Hospitals receive slight Medicare payment bump in IPPS final rule

The Hospital Inpatient Prospective Payment System (IPPS) will increase Medicare payments to general acute care hospitals by 0.7 percent in fiscal year 2014, according to a final rule issued Friday by the Centers for Medicare & Medicaid Services.

CMS estimates general acute care hospitals will see $1.2 billion in total IPPS payments next year. Meanwhile, a 1.3 percent payment bump will give long-term care hospitals (LTCHs) $72 million in LTCH PPS payments in 2014.

As established by the Affordable Care Act, the final rule caps penalties for hospital readmissions at two percent of Medicare reimbursements for the upcoming year--a maximum fine that will hit 18 hospitals. It also added 15 new discharge status codes for planned readmissions that won't count against hospitals' readmission rates.

The final rule also clarifies when a patient should be admitted to the hospital, determining Medicare Part A payment is generally inappropriate for hospital stays lasting fewer than two midnights.

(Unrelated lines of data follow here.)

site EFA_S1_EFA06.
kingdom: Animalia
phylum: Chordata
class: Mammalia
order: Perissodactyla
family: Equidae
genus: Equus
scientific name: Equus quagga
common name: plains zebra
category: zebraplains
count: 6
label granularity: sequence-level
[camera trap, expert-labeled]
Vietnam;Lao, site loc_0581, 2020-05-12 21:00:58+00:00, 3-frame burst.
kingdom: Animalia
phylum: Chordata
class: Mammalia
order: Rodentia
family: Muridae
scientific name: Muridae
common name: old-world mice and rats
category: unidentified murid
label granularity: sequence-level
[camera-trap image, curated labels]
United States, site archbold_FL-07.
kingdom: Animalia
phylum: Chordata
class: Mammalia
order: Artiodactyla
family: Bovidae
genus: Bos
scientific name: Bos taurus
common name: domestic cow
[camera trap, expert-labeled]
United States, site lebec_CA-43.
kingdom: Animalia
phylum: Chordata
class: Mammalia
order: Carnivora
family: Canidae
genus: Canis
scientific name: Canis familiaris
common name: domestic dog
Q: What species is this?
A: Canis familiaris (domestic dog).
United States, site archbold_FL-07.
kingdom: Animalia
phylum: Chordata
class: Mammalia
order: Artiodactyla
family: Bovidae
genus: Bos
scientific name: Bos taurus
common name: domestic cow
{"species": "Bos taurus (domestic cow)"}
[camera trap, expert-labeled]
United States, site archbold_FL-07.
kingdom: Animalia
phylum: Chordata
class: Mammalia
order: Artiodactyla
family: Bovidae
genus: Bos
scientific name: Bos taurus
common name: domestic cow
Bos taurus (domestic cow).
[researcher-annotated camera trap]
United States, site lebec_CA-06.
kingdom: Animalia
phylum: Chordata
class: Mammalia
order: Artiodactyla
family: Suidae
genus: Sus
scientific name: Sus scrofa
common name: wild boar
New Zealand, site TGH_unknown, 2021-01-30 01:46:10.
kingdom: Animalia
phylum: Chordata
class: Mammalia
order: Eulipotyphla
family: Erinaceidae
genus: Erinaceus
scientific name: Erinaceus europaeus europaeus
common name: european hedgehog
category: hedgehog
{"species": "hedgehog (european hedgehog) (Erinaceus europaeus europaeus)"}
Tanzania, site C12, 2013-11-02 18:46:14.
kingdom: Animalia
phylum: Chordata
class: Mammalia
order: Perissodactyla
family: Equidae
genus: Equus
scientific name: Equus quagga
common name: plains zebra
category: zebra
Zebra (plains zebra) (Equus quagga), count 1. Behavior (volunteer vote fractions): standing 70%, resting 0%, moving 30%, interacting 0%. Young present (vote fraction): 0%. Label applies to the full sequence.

"This rule helps improve hospital care and establishes clearer guidance to hospitals for when we will consider inpatient care to be appropriate so the system works better for patients and providers," CMS Administrator Marilyn Tavenner said Friday in a statement.

However, last week the Office of Inspector General questioned whether such a requirement would actually reduce the number of observation and long outpatient stays.

In addition to OIG doubts, the GAO had raised concerns about how Medicare reimburses certain IPPS hospitals, as 91 percent of hospitals receive an adjustment or exemption to the IPPS flat fee per stay.